Reproduce the records below word for word, from the line containing "Of (199,31), (298,310), (515,368), which" down to the end of the records, including both of those lines.
[begin Input records]
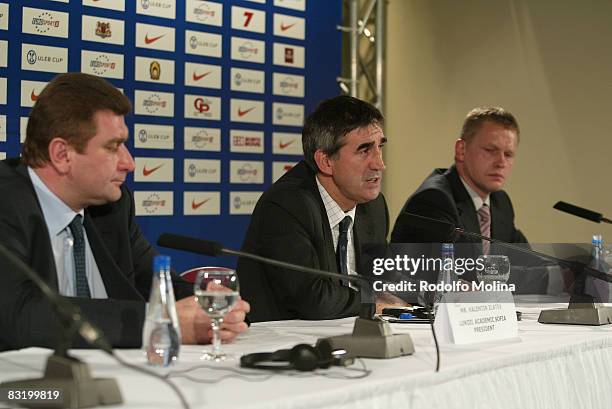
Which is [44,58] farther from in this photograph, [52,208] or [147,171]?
[52,208]

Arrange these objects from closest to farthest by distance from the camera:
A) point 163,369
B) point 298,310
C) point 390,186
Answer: point 163,369 < point 298,310 < point 390,186

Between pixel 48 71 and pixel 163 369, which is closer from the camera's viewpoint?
pixel 163 369

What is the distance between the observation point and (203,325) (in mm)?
2164

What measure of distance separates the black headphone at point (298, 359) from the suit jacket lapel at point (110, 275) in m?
0.74

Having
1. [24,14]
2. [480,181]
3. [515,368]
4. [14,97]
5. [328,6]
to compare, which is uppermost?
[328,6]

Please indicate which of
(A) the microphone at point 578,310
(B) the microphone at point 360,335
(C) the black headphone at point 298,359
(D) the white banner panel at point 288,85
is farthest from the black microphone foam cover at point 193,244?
(D) the white banner panel at point 288,85

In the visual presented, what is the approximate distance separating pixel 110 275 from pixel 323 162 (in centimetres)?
104

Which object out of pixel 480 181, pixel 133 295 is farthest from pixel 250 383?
pixel 480 181

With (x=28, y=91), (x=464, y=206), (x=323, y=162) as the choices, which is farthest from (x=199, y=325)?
(x=28, y=91)

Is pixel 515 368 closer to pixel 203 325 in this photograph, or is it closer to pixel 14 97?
pixel 203 325

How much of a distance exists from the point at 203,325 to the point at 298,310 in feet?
2.51

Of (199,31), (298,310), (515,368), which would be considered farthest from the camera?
(199,31)

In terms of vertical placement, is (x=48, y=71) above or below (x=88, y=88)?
above

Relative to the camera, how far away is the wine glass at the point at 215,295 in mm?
[end Input records]
Exercise output:
Of (199,31), (298,310), (515,368), which would be considered farthest from the camera?
(199,31)

In terms of vertical placement, is (x=48, y=71) above or below (x=88, y=88)?
above

Relative to the camera, how far away is the wine glass at the point at 215,295 in mm?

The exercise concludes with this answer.